串団子のような状態でグラウンドにたどり着いたエマ一行であったが未だにぐるぐると歩き続けていた。
「ふごーふごー」
「まだグラウンドにつきませんわ」
「ふごー!?ふごふご」
「ふごふご煩いですわ。まだグラウンド着いてませんわ、ねえエマ?」
「着いてない」
アンジェリカは「あー寒いですわ」となんともなく呟きエマのお腹に腕を回し歩を進める。エマは明後日の方向を向いたまま脚を動かす。ソーニャはというと言うまでもないだろう。

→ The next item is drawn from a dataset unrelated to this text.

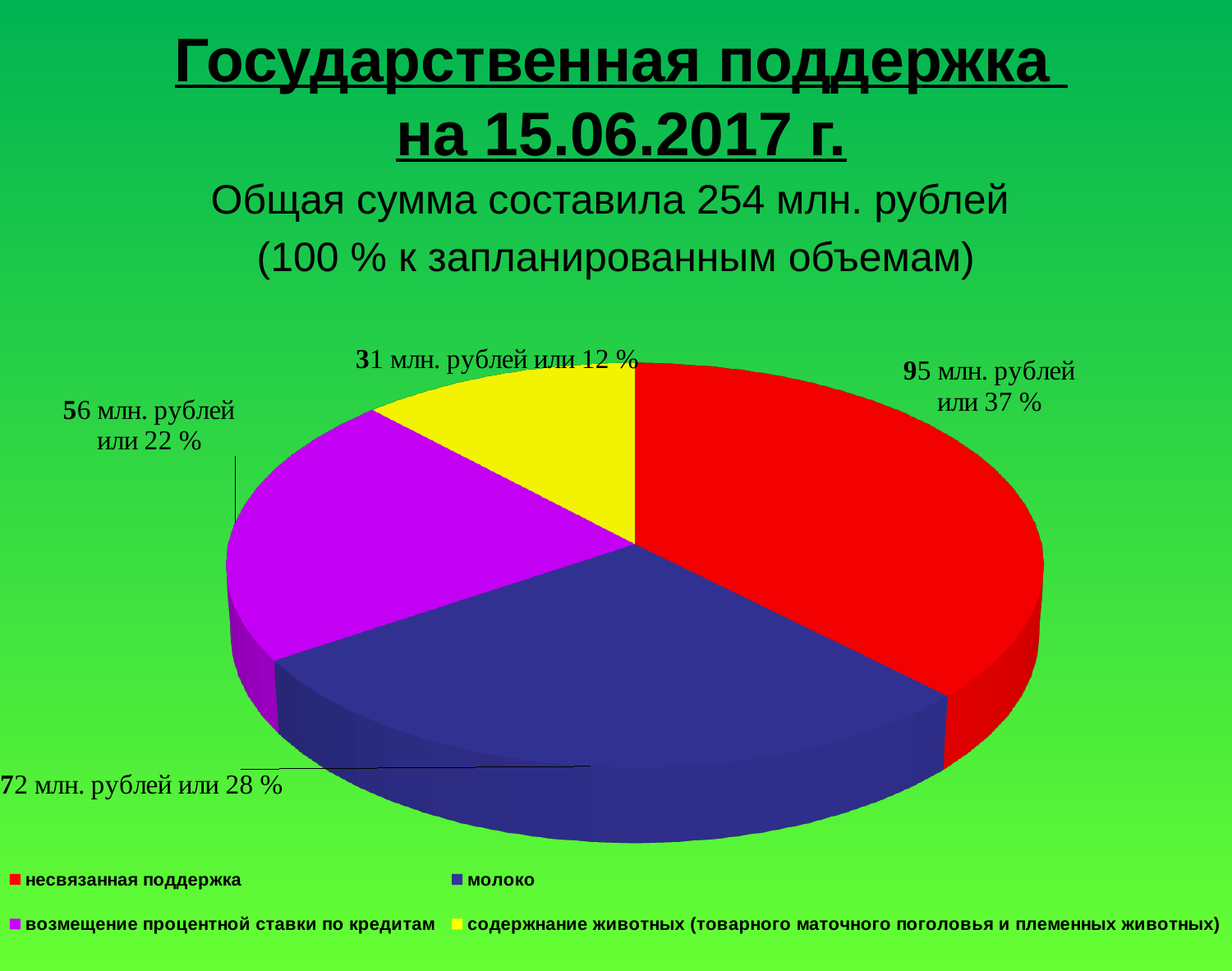
What value is shown for the 'содержание животных' slice? 31 млн. рублей или 12 % How many slices does the pie chart have? 4 What is the difference in млн. рублей between 'несвязанная поддержка' and 'молоко'? 23 млн. рублей What value is shown for the 'возмещение процентной ставки по кредитам' slice? 56 млн. рублей или 22 % What value is shown for the 'молоко' slice? 72 млн. рублей или 28 % Which is larger, the 'возмещение процентной ставки по кредитам' slice or the 'содержание животных' slice? возмещение процентной ставки по кредитам What value is shown for the 'несвязанная поддержка' slice? 95 млн. рублей или 37 % Which category has the smallest share of the pie? содержание животных (товарного маточного поголовья и племенных животных) What colour is the 'молоко' slice in the pie chart? blue What share of the pie does the 'молоко' slice represent? 28 % Which category has the largest share of the pie? несвязанная поддержка What kind of chart is shown on the slide? pie chart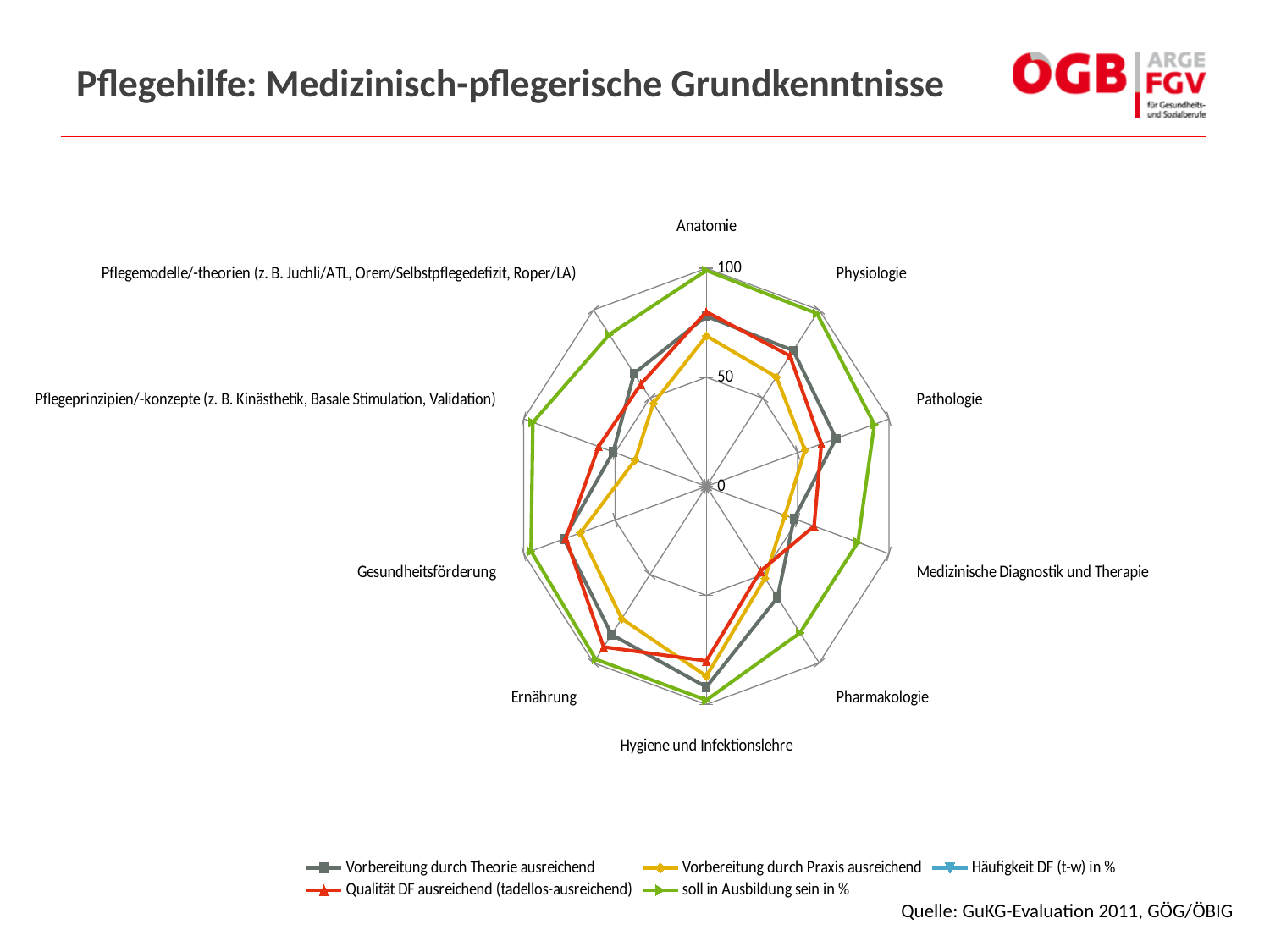
How many series does the legend list? 5 For Gesundheitsförderung, which is larger: 'soll in Ausbildung sein in %' or 'Vorbereitung durch Praxis ausreichend'? soll in Ausbildung sein in % How many categories (axes) does the radar chart have? 10 Is the value of 'Vorbereitung durch Praxis ausreichend' for Anatomie greater or less than 50? greater For Anatomie, which is larger: 'Vorbereitung durch Theorie ausreichend' or 'Vorbereitung durch Praxis ausreichend'? Vorbereitung durch Theorie ausreichend What kind of chart is shown on the slide? radar chart Is the value of 'soll in Ausbildung sein in %' for Anatomie greater or less than 50? greater What is the title of the slide containing the chart? Pflegehilfe: Medizinisch-pflegerische Grundkenntnisse Which colour is used for the series 'soll in Ausbildung sein in %'? green For Anatomie, which is larger: 'soll in Ausbildung sein in %' or 'Vorbereitung durch Praxis ausreichend'? soll in Ausbildung sein in % Is the value of 'soll in Ausbildung sein in %' for Medizinische Diagnostik und Therapie greater or less than 50? greater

「いいなあ…僕あの間に挟まりたい。ていうかおっぱいに挟まれたい」
ガスパロは顔をにやにやさせながら動く串団子を遠くから眺めていた。ガスパロを挟んで右側にミック。左側にトラヴィスが突っ立っていたが、ミックは体を縮こまらせ肩を震わしながら息を吐き出す。トラヴィスはというとどうやったら寒さをしのげるか懸命に考え、眉間にシワをぎゅっと集めていた。
「あれ?ノノ君は」
「あそこ」
ミックが顎で指し示した先には串団子に加わるノノの姿。エマを前から包み込むように抱きしめているノノの姿。あまりにもナチュラルすぎてガスパロは暫くきょろきょろした後にハッと気がついた。
「ノノくううううううううううぅん!」
ガスパロは発狂するかのごとく叫ぶと串団子プラスアルファに向かって全速力で走りだした。ミックはぱち…ぱち…とまばたきをしてトラヴィスと顔を見合わせた。トラヴィスはうさぎの耳を耳当てにするという画期的な方法を実践しており、ミックは些か羨ましそうな表情を浮かべた。
「行くか」
「ん」
ミックとトラヴィスは肩を並べ、のそのそと歩き始めた。